Joe pulls his head out from under the hood of an old pickup truck and smiles. He’s wearing a black Luxor Las Vegas t-shirt, and his blonde hair is pulled back into a ponytail.
I had just stepped into the backyard after spending the night a house rented out by he and his wife to travelers passing through Salida, a mountain town in central Colorado.
I chose this little yellow bungalow because the owners were the local Bigfoot experts. It turns out the 116-year-old-house was also a landmark. Known as the Honk House, it has a history of locals honking at it as they speed by on Highway 50.

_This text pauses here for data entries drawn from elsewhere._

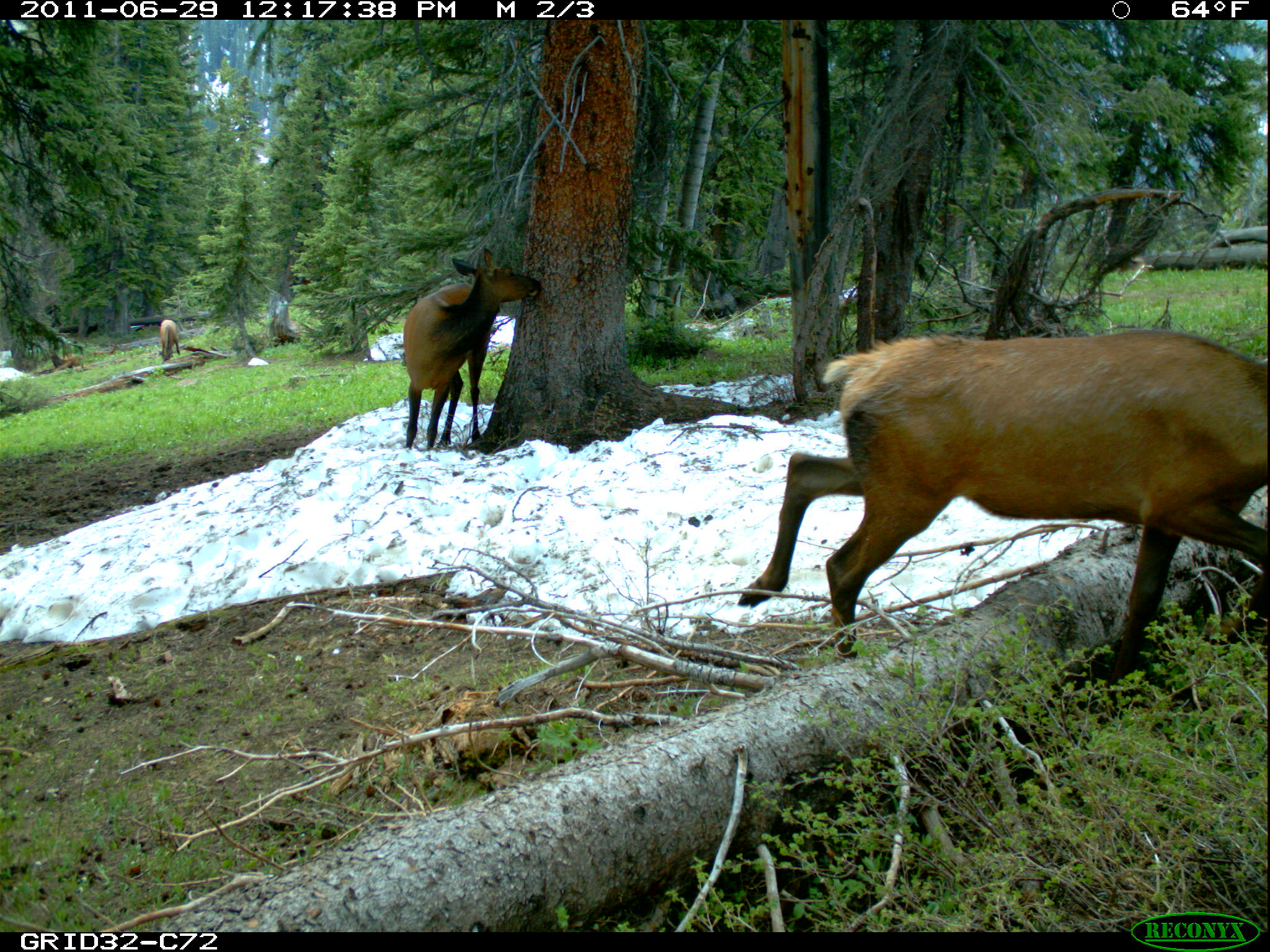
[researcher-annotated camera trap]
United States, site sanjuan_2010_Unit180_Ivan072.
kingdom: Animalia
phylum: Chordata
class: Mammalia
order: Artiodactyla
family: Cervidae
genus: Cervus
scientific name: Cervus elaphus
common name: red deer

“Lief Erickson saw the first Sasquatch in America,” he said warmly, like it was perfectly normal to be talking about Bigfoot on a Saturday morning in a little house that people honk at every time they pass.
He navigated to a website run by an audiologist who has been collecting the sounds of Bigfoot and played snippets that sounded like someone hitting a tree with a small log or clacking two rocks together —“That’s not a chipmunk,” he said—and a series Wookie-like howls.

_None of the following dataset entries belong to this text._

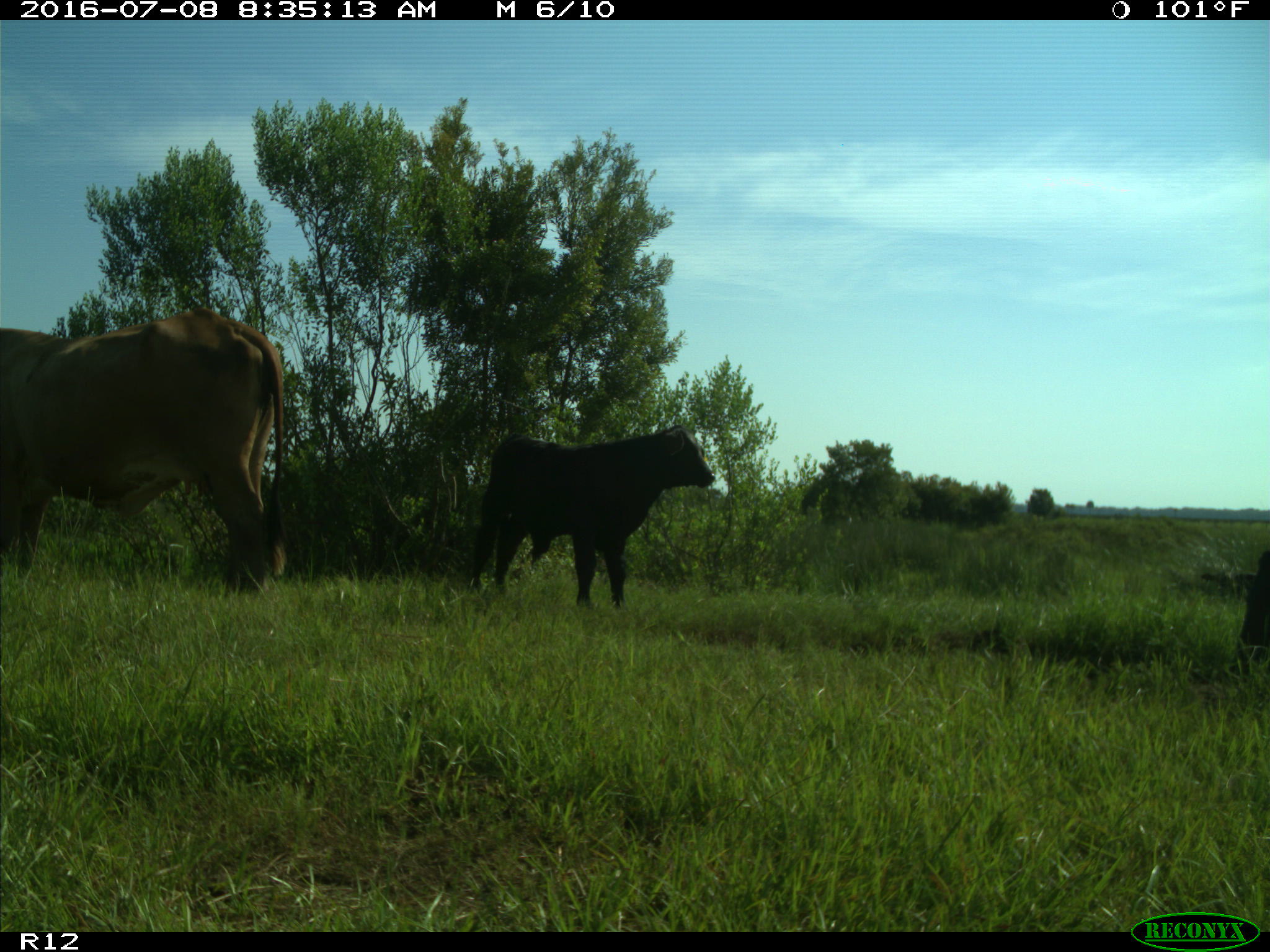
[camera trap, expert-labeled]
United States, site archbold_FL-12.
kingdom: Animalia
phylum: Chordata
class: Mammalia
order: Artiodactyla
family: Bovidae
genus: Bos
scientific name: Bos taurus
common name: domestic cow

He plays the snippet called ‘Colorado Howl #1’ out of speakers on his truck when he is in the woods, hoping to lure a Sasquatch or two into the open. One of his many tricks.
“We build a campfire and burn bacon to attract them. It’s a gateway meat,” he laughs, his eyes crinkling from days in the high mountain sun.
“But there’s nothing Bigfoot loves better than cinnamon rolls,” he adds, revealing the secret to attracting big hairy missing links in the Colorado mountains. He leaves a nice spiral roll with nuts on a tree stump in the woods. “It disappears every time,” he says.
I’m loving every minute of Joe’s storytelling. I try to make out the blurry image of Bigfoot babies in the background of a group hunting expedition photo. I hang on to every word of his tale of encountering the glowing red and blue eyes of a family of Bigfoots on an inky night in the woods.
I can’t say I was convinced, but I can’t saw I wasn’t either.
“The next time you go on a hunt, call me,” I said. “I will hop on a plane and join you.” In the middle of the night. In a vast mountain range filled with bears and mountain lions. And Bigfoot.
He agreed and welcomed my return as we shook hands, and I wondered for a moment which one of us crazier, plunging deep into the woods in the middle the night looking for giant hairy monster.
I haven’t gotten the call yet, but I’m ready.